__Task item__
Return the full set of entries below exactly, leaving every image out.

Source data
--

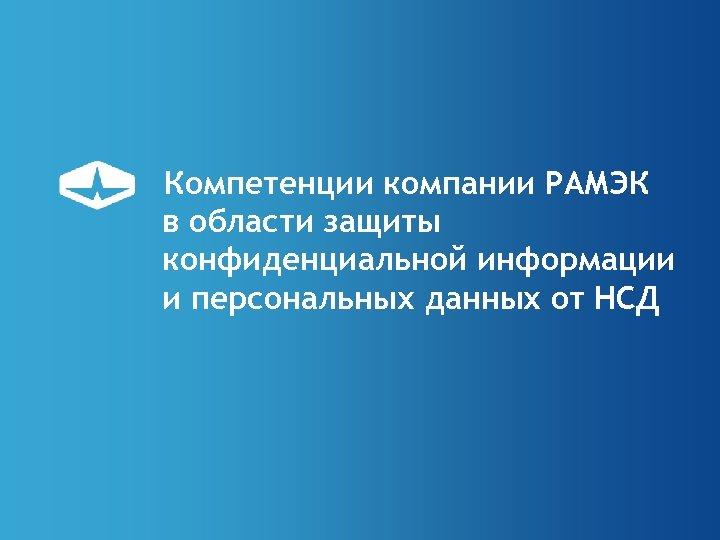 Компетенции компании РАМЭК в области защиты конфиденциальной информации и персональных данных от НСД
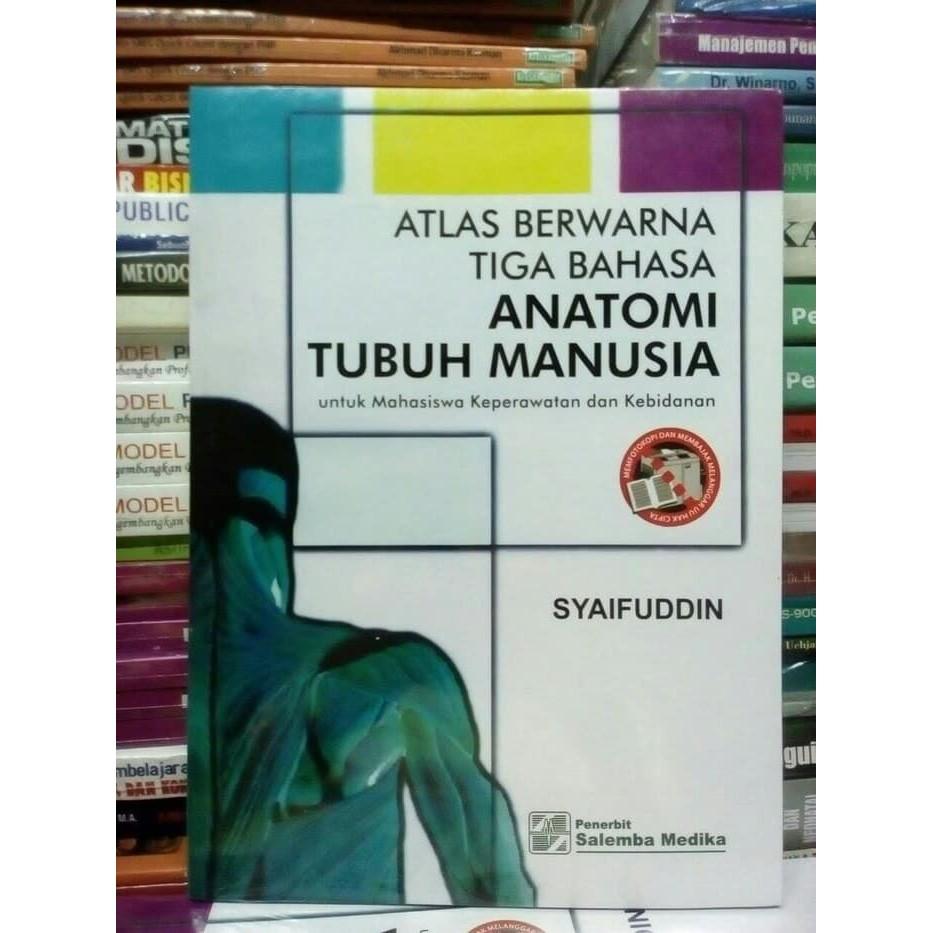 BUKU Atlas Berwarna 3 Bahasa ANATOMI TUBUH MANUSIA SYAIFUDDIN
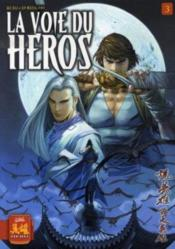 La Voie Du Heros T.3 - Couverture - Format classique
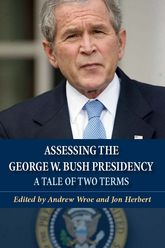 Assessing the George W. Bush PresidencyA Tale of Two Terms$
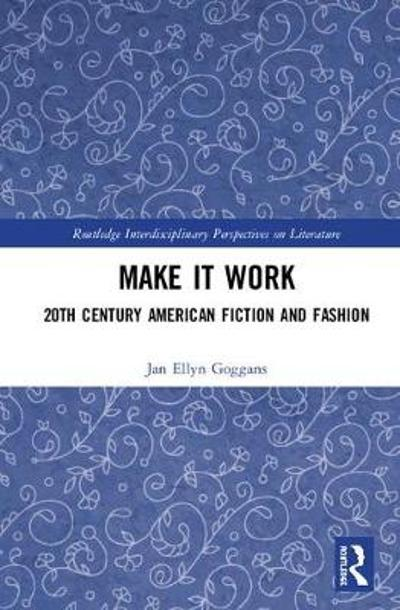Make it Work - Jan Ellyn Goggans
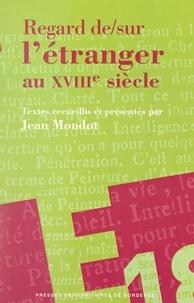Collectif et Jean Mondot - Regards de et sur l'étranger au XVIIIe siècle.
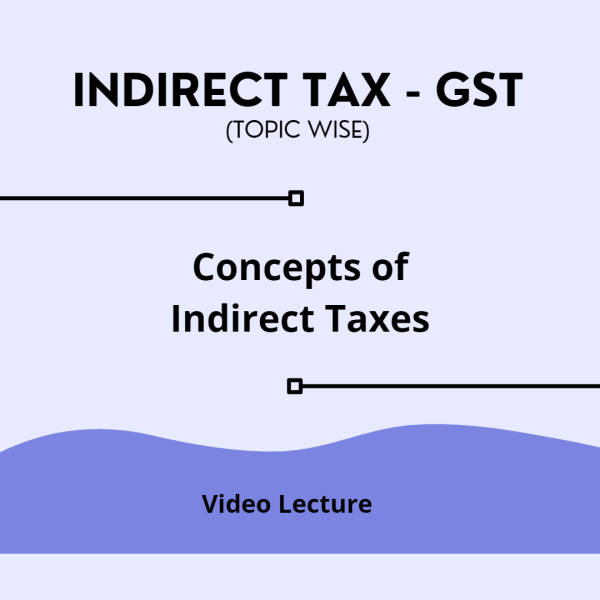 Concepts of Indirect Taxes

--

__Solution to this task__
 Компетенции компании РАМЭК в области защиты конфиденциальной информации и персональных данных от НСД
 BUKU Atlas Berwarna 3 Bahasa ANATOMI TUBUH MANUSIA SYAIFUDDIN
 La Voie Du Heros T.3 - Couverture - Format classique
 Assessing the George W. Bush PresidencyA Tale of Two Terms$
Make it Work - Jan Ellyn Goggans
Collectif et Jean Mondot - Regards de et sur l'étranger au XVIIIe siècle.
 Concepts of Indirect Taxes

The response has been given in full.